Some things can be easily automated for testing. But other things require play testing.
>The art is also going to all be really derivative plagiarism
I am just using it to generate icons, and it does great. For 3D artwork I either use things from the FAB Store, or I pay a team of artists in Pakistan to do it.
Overall I say it is the equivalent to have a senior dev on your team, for 100 bucks a month
edited for line breaks.
However, if users are trying to do it, it should be a behavior. I'll make a note to change this.
For now, if you'd like to see more posts, you can go to www.tyleo.com and scroll down to the Writing section.
This is a WIP. I hadn't anticipated the popularity my site reached/extent of the blog.
My kids made similar games with Claude code in js.
Was hoping to see some serious indie games, but these looked pretty terri-bad.
Is anyone building the next SimCity, Civilization, etc.?

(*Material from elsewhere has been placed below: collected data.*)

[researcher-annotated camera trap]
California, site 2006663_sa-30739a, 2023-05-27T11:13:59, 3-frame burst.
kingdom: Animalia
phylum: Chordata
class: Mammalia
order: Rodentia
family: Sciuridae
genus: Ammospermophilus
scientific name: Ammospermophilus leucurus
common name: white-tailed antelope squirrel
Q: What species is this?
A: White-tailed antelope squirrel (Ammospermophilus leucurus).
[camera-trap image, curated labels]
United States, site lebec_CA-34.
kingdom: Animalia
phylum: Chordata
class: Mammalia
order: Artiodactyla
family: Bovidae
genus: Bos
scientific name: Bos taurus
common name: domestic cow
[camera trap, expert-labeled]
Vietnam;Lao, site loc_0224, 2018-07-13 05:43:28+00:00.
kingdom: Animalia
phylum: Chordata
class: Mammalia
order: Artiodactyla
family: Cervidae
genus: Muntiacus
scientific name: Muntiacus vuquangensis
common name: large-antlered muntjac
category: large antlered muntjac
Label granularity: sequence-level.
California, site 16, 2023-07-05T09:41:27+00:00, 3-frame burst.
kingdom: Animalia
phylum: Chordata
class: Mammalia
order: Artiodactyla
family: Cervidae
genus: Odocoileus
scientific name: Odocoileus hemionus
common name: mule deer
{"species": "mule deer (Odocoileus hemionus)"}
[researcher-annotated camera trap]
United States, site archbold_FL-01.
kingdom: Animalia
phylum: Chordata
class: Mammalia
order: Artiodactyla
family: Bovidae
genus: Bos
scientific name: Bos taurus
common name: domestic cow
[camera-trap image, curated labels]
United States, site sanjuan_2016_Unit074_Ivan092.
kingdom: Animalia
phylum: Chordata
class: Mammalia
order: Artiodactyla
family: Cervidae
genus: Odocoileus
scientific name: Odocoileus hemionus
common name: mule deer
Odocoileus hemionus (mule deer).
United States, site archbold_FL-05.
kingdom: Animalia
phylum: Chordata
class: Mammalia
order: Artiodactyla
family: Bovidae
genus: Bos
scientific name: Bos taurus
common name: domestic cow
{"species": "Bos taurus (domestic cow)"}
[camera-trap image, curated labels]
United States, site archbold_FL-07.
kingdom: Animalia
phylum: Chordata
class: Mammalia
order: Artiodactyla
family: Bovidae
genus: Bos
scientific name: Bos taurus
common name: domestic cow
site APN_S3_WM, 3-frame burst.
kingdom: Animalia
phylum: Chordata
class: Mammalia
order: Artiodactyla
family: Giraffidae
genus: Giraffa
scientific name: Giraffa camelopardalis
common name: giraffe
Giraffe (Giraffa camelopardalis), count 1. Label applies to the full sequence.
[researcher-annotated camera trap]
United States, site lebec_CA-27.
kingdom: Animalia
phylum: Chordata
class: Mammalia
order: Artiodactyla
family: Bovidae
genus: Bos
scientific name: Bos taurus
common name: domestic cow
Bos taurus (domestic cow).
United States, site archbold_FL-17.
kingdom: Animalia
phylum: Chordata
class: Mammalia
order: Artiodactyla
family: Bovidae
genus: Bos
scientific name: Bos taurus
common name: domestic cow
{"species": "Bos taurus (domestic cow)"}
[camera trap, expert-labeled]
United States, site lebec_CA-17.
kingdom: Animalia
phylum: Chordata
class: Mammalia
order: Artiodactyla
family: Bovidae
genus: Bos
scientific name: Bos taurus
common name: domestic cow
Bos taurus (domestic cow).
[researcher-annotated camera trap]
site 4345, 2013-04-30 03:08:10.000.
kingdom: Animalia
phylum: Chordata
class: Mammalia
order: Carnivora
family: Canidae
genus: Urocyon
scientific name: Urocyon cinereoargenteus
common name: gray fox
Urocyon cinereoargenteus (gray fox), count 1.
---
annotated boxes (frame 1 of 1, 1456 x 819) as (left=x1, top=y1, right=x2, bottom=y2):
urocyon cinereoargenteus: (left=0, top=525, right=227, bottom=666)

Even with that I'd still say 70% of the code was written using LLMs with the opencode agent.
https://shahkur.specr.net
The models are pretty decent at building simple Three.js/Phaser games, but if you want to work with Unity/Unreal/Godot you're going to need a MCP or other tool to get them to work with the engine's tooling/context. I just so happen to work on one for Unity https://bezi.com
I will say, while I think the current models are very impressive with generating code for most game mechanics. They are still terrible at spatial awareness. Gemini Pro 3.1 is showing some promise here, the latest Opus/Sonnet models are...ok. But there's still a lot left to be desired. You also still really need to know how to make games both creatively and technically to pull off prompting a game into existence.
So are you going to vibecode your way to the next SimCity / Civ without knowing some game dev? Probably not right now and I think that's for the best. People want games that are creative and unique. But a passionate hobbyist who has never made a game, knows some programming, and has a vision for a great game now has an amazing tool set to build their dream game and that's pretty cool!